**Records provided**
Segment Open
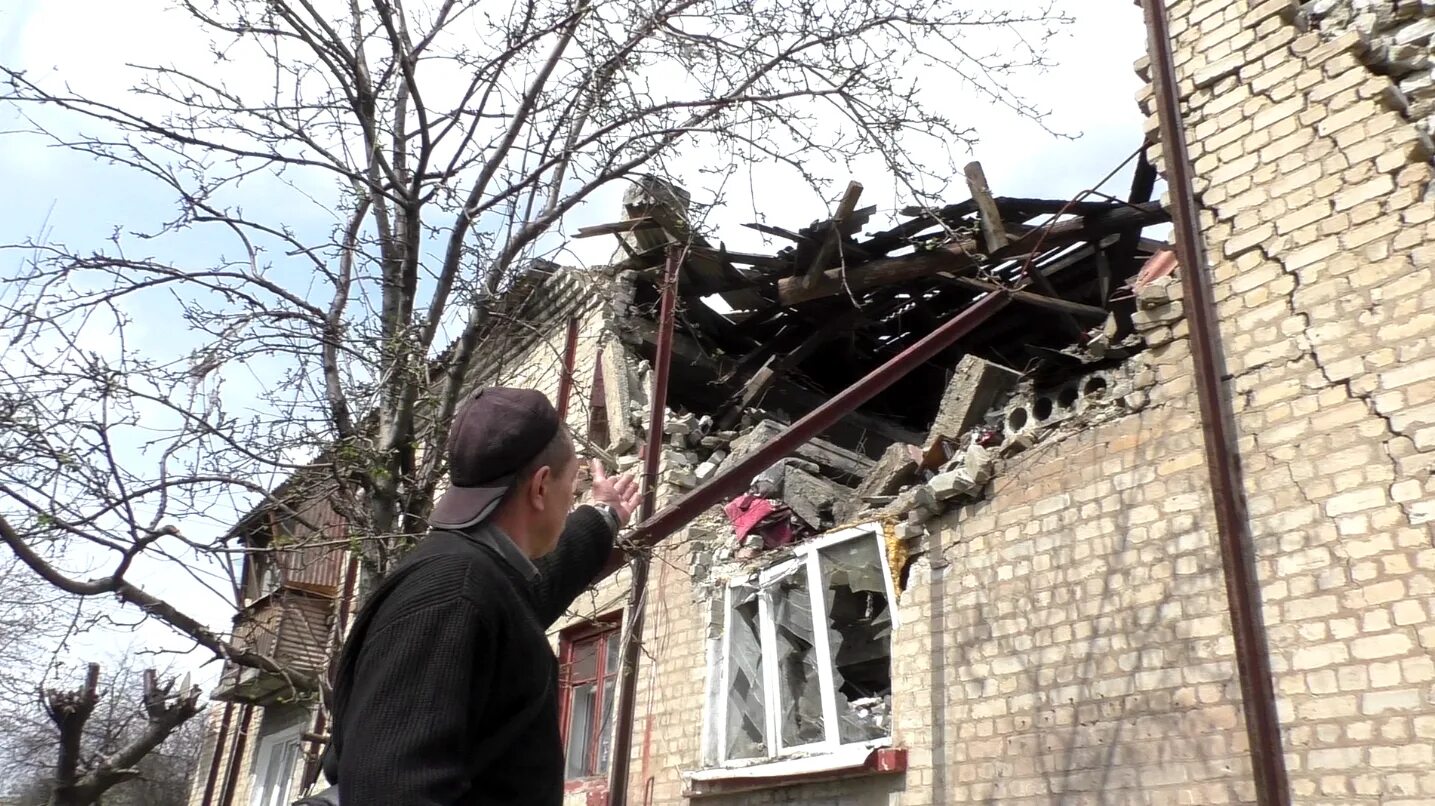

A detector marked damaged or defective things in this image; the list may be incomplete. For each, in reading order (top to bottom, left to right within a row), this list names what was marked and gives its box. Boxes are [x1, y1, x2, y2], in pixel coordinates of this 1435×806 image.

cracked wall [1144, 0, 1432, 800]
shattered glass [720, 584, 768, 760]
shattered glass [768, 568, 824, 752]
broken window [708, 528, 896, 768]
shattered glass [812, 536, 888, 744]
Segment Closed
**Assigned task**
Can you restate all the records above word for word while dropping the pictures?

**Problem solution**
A detector marked damaged or defective things in this image; the list may be incomplete. For each, in reading order (top to bottom, left to right within a row), this list names what was marked and gives its box. Boxes are [x1, y1, x2, y2], in pixel coordinates of this 1435×806 image.

cracked wall [1144, 0, 1432, 800]
shattered glass [720, 584, 768, 760]
shattered glass [768, 568, 824, 752]
broken window [708, 528, 896, 768]
shattered glass [812, 536, 888, 744]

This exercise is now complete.